Fait d’évidence : il faut se garder de toute sorte de confusion. Ce que veut la rue n’est pas forcément du goût du peuple.
Quel intérêt avons-nous à importuner sans discernement nos opérateurs économiques, dont un très grand nombre est au-dessus de tout soupçon ? Pourquoi les humilier en les soumettant à de véritables interrogatoires à l’aéroport par la police des frontières, jusqu’à leur faire rater souvent leur avion, alors que les vrais coupables sont dans la nature ? Quel bénéfice avons-nous à maltraiter cadres et chefs d’entreprises publiques, souvent grands managers et hauts commis de l’État jusqu’à les arrêter avant de les relâcher, faute de preuves ? Imagine-t-on l’effet que cela provoquera au sein des établissements publics ? Qui oserait demain prendre ses responsabilités et même s’y maintenir ? Pourquoi tant d’ingratitude là où il faut de la reconnaissance ?

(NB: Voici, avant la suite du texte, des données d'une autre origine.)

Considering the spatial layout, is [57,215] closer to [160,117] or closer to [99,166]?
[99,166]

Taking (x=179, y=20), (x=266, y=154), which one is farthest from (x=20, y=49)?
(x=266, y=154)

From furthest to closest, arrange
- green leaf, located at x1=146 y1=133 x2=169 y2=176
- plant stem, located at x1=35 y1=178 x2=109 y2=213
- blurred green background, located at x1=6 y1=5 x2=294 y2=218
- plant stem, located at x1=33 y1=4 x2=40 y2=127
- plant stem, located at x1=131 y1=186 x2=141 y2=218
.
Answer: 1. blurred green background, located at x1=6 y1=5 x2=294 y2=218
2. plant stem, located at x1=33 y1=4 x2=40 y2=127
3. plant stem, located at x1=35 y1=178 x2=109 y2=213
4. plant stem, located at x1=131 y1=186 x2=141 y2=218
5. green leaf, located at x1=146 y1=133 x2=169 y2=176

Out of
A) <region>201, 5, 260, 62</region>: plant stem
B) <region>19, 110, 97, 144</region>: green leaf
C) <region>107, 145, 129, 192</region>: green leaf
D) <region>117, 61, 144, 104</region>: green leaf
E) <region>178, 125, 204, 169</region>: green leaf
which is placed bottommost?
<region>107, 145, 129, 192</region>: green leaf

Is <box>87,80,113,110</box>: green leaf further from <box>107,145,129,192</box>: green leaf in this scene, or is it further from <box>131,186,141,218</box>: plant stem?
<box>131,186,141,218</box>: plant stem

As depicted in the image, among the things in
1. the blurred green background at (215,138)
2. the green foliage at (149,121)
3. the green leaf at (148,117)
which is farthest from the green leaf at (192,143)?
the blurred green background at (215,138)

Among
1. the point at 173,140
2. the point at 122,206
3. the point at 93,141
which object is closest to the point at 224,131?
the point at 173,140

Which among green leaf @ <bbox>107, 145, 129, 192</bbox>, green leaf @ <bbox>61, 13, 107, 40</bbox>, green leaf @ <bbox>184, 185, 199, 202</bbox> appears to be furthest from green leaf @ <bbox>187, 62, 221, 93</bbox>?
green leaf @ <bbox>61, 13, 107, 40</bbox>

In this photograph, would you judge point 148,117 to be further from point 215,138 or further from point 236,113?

On imaginait autrement la Tunisie d’après – le 25 juillet 2021. Le Président doit réagir au plus vite. L’idée même que cela puisse se produire est à proscrire, elle va à l’encontre de l’esprit du 25 juillet. Rien qui doit rappeler de près ou de loin ce que fut le maccartisme, ou qui ressemble à une quelconque chasse aux sorcières ne doit effleurer nos esprits.
Dans son combat pour faire barrage aux faussaires de la démocratie et aux fossoyeurs des libertés, le Président a besoin de l’adhésion de tous, des plus nantis aux plus démunis. Tous font partie du peuple de Tunisie.